Wichtig für die Untersuchungen waren genetisch veränderte Fliegen. In diesen Tieren waren ausgewählte elektrische Synapsen stillgelegt. Somit konnten die Forscher genau bestimmen, welche Neuronen in die Signalweiterleitung involviert waren, und die Wirkungsmechanismen im Fliegenhirn genau lokalisieren. Sie konnten zeigen, dass die verstärkte Aktivierung des Glomerulus DA1 durch eine sogenannte „laterale Erregung“ in einer bestimmten Klasse von Neuronen vermittelt wird. „Verschiedene benachbarte Glomeruli im Gehirn reagieren auf den Essiggeruch. Die Erregungsweiterleitung von diesen Glomeruli zu DA1 erfolgt über elektrische Synapsen“, erläutert Erstautorin Sudeshna Das, die als Stipendiatin der Alexander von Humboldt-Stiftung ans Max-Planck-Institut kam. Im Gegensatz dazu aktiviert das männliche Pheromon DA1 direkt über den spezialisierten Geruchsrezeptor Or67d. Beide Düfte aktivieren also den gleichen olfaktorischen Glomerulus, aber über zwei unterschiedliche Nervenbahnen. Gemeinsam erhöhen sie die Paarungsbereitschaft jungfräulicher Fliegenweibchen.
Aus ökologischer Sicht ist dieser Mechanismus äußerst sinnvoll, denn er beschleunigt die Paarung gerade dann, wenn ausreichend Nahrung für das Weibchen und den späteren Nachwuchs vorhanden ist. „Dass dieser Effekt bei bereits verpaarten Weibchen komplett fehlt, hat uns zuerst überrascht. Die Tatsache, dass Fliegenmännchen dadurch attraktiver werden machte uns klar, dass der Effekt nur bei unbefruchteten Weibchen sinnvoll ist“, meint Silke Sachse. Dazu passt auch, dass frühere Arbeiten bereits zeigen konnten, dass die Pheromon-Antwort in DA1 nach der Paarung stark abnimmt.

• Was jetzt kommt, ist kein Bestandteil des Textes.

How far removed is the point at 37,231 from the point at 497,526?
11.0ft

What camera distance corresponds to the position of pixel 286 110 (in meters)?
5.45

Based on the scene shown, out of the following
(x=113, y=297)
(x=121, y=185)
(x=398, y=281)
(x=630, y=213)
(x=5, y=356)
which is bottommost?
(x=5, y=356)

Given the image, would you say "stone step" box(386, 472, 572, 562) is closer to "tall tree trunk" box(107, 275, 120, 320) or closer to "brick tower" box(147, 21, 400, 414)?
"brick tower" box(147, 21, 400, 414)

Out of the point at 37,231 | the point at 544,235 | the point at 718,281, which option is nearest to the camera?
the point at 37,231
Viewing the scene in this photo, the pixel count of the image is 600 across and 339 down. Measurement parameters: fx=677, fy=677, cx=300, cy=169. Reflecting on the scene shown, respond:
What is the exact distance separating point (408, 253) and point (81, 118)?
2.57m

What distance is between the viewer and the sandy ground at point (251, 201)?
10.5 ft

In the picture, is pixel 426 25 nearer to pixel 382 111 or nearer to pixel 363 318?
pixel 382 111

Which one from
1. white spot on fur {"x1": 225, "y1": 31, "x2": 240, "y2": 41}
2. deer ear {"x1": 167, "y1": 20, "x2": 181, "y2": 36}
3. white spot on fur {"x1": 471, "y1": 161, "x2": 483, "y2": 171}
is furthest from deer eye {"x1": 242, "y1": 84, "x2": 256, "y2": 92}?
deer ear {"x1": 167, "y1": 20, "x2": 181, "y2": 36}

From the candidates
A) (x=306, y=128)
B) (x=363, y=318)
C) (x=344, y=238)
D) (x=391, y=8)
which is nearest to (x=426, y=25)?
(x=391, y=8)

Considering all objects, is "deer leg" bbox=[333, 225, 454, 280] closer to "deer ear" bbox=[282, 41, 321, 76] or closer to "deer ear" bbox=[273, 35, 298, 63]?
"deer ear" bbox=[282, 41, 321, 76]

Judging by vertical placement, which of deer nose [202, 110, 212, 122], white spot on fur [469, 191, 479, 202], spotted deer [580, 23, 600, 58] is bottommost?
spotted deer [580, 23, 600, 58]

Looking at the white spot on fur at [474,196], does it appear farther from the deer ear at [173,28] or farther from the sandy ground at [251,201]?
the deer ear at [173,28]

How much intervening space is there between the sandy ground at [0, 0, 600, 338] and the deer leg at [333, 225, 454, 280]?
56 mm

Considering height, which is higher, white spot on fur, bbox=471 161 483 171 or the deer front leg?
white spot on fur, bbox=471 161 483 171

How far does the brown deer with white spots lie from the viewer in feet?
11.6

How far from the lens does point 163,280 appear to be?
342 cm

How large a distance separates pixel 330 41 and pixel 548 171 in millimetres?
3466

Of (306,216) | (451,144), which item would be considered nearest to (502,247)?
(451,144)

Das Vorhandensein von ausreichend Nahrung bei gleichzeitig erhöhter Paarungsbereitschaft ist für den Fortpflanzungserfolg sehr wichtig und hat vermutlich im Laufe der Evolution zu dieser seltenen, sich gegenseitig verstärkenden Wechselwirkung zwischen den Reaktionen auf zwei unterschiedliche Düfte geführt. Silke Sachse betont: „Dass sich zwei Düfte in ihrer Wirkung verstärken, konnte bislang kaum beobachtet werden. In der Regel ist es eher so, dass sich verschiedene Düfte gegenseitig hemmen. Das Geruchssystem sorgt so dafür, dass es nicht übersättigt wird, wenn mehrere Gerüche gleichzeitig wahrgenommen werden.“
Die Ergebnisse der neuen Studie haben auch eine weitere ökologische Relevanz: „In der Natur müssen Fliegenweibchen auf geringe Mengen des männlichen Sexualpheromons reagieren. Es ist aus evolutionärer Sicht sinnvoll, dass sich ein Mechanismus entwickelt hat, der die Wirkung verstärkt, ohne dass das Männchen höhere Konzentrationen des Pheromons produzieren muss. Bedenkt man, dass Taufliegen nur eine sehr kurze Lebensspanne haben, während derer ihr Leben ständig von Fraßfeinden, Krankheiten oder giftiger Nahrung bedroht wird, ist eine schnelle Paarung und Fortpflanzung für ihr Überleben extrem wichtig,“ erklärt Sudeshna Das.